### Extrait source
Ces incitations ont touché une corde sensible chez les citoyens japonais. Le retour de l’inflation, qui a atteint son niveau le plus élevé en 41 ans, et les inquiétudes croissantes concernant le coût de la retraite ont poussé une part de plus en plus importante de la population nippone à agir pour préserver son avenir financier.
Si cette tendance venait à s’accélérer, elle pourrait profondément transformer les actions japonaises: les épargnants du pays disposent de quelque 2 000 milliards de JPY (15 000 milliards de dollars US) dans leurs caisses.
Cela dit, et c’est tout aussi important, ces mesures pourraient également stimuler l’attrait du Japon pour les investisseurs étrangers en actions, car elle transformerait des entreprises jusqu’alors gérées de manière prudente en sociétés dynamiques, flexibles et favorables aux actionnaires qui occupent une place de choix parmi les investissements des portefeuilles mondiaux.
Le nouveau compte d’épargne individuel japonais
Traditionnellement, les investisseurs particuliers japonais placent près de la moitié de leur patrimoine en liquidités et en dépôts bancaires.
Seulement 15% de leurs avoirs sont orientés vers des actions et des fonds d’investissement, contre près de 30% aux États-Unis et en Europe1.
Alors que les gouvernements précédents l’avaient déjà essayé à de nombreuses reprises sans succès, Fumio Kishida s’efforce de débloquer ce volume considérable de liquidités.
Dans le but d’augmenter la part des actions, il remanie le régime d’exonération fiscale des investissements, également appelé NISA (pour Nippon Individual Savings Account, ou compte d’épargne individuel japonais).

### Consignes
- 1) Citez mot pour mot l'extrait sur l'épargne japonaise en commençant par « Cela dit, et » et en allant jusqu'à « et en Europe1. ».
- 2) Dans l'extrait sur l'épargne japonaise, reformulez de façon plus concise, s'il vous plaît, le paragraphe qui commence par « Ces incitations ont touché une corde sensible » en conservant ses faits principaux.
- 3) Poursuivez la rédaction de l'extrait sur l'épargne japonaise à partir de sa dernière phrase.
Ces entrées n'ont aucun rapport avec l'extrait sur l'épargne japonaise.

(Entrées de relations spatiales)

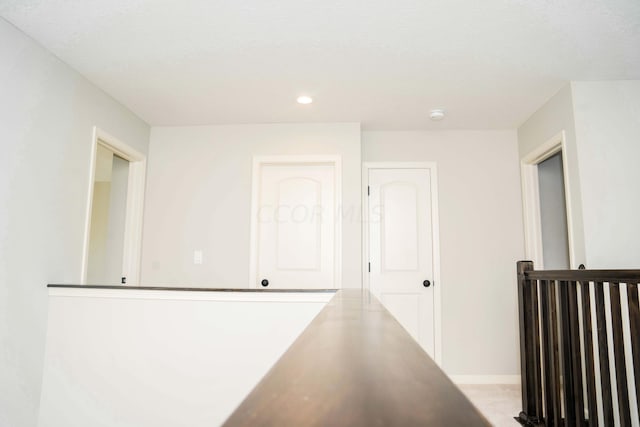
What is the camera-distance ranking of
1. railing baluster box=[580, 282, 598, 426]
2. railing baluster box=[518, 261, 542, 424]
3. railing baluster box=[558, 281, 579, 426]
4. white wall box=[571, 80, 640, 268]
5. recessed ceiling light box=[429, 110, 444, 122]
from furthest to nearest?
recessed ceiling light box=[429, 110, 444, 122]
white wall box=[571, 80, 640, 268]
railing baluster box=[518, 261, 542, 424]
railing baluster box=[558, 281, 579, 426]
railing baluster box=[580, 282, 598, 426]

### Réponses par tâche
- 1)
Cela dit, et c’est tout aussi important, ces mesures pourraient également stimuler l’attrait du Japon pour les investisseurs étrangers en actions, car elle transformerait des entreprises jusqu’alors gérées de manière prudente en sociétés dynamiques, flexibles et favorables aux actionnaires qui occupent une place de choix parmi les investissements des portefeuilles mondiaux.
Le nouveau compte d’épargne individuel japonais
Traditionnellement, les investisseurs particuliers japonais placent près de la moitié de leur patrimoine en liquidités et en dépôts bancaires.
Seulement 15% de leurs avoirs sont orientés vers des actions et des fonds d’investissement, contre près de 30% aux États-Unis et en Europe1.

- 2) Ces incitations ont trouvé un écho chez les Japonais. Avec une inflation au plus haut depuis 41 ans et des inquiétudes croissantes sur le coût de la retraite, une part grandissante de la population agit pour préserver son avenir financier.

- 3)
Initialement lancé en 2014 sur le modèle de l’Individual Savings Account britannique (ISA, compte d’épargne individuel), le NISA accorde aux investisseurs une exemption de 20% sur l’impôt normalement prélevé sur les plus-values et les dividendes pour des investissements allant jusqu’à 1,2 million de JPY par an pendant une durée maximum de cinq ans.
À partir de janvier 2024, la limite annuelle d’investissements exonérés d’impôts sera de fait doublée et, surtout, elle deviendra permanente.
Pour la première fois, les investisseurs pourront vendre un investissement tout en conservant leur avantage fiscal, ce qui met fin à un important effet dissuasif de l’ancienne structure.
Les investisseurs nationaux pourraient ainsi constituer une nouvelle source de demande significative pour le marché d’actions nippon, qui est le deuxième au monde. Ces dernières années, les investisseurs japonais sont allés chercher des performances plus élevées dans d’autres pays, mais l’attrait des actifs étrangers s’amenuise.
La volatilité des changes est l’un des risques qui inquiètent systématiquement les investisseurs de l’archipel, qu’ils soient institutionnels ou particuliers.
D’une manière générale, les investisseurs japonais sont heureux de profiter de rendements étrangers plus élevés, mais ils y ont toujours ajouté une couverture contre le risque de change. À présent néanmoins, le coût de ces couvertures a tellement augmenté qu’il dépasse le différentiel de rendement.
Le coût de couverture à trois mois entre le dollar et le yen, par exemple, s’élève à 5,2%, contre un différentiel de rendement de 3,4% entre les bons du Trésor américain à 10 ans et les obligations d’État japonaises à 10 ans. Cela signifie que le rendement de 3,5% des bons du Trésor américain se transforme en -1,8% après couverture, tandis que le rendement du dividende des actions japonaises est de 2,6%2.
Attrait décroissant
Les actifs étrangers ne sont plus attractifs une fois inclus le coût de la couverture de change
Source: Bloomberg, données couvrant la période allant du 01.01.2020 au 28.02.2023
Passer des parties prenantes aux actionnaires
Les investisseurs étrangers devraient voir d’un bon œil le fait que le Japon souhaite devenir une nation d’actionnaires. En effet, l’émergence d’un vaste groupe d’actionnaires nationaux devrait notamment accélérer les efforts visant à renforcer les normes de gouvernance des entreprises japonaises.
Traditionnellement, les entreprises nippones ont dû satisfaire les besoins d’un très large groupe de parties prenantes, comprenant entre autres les employés, les clients et les groupes commerciaux.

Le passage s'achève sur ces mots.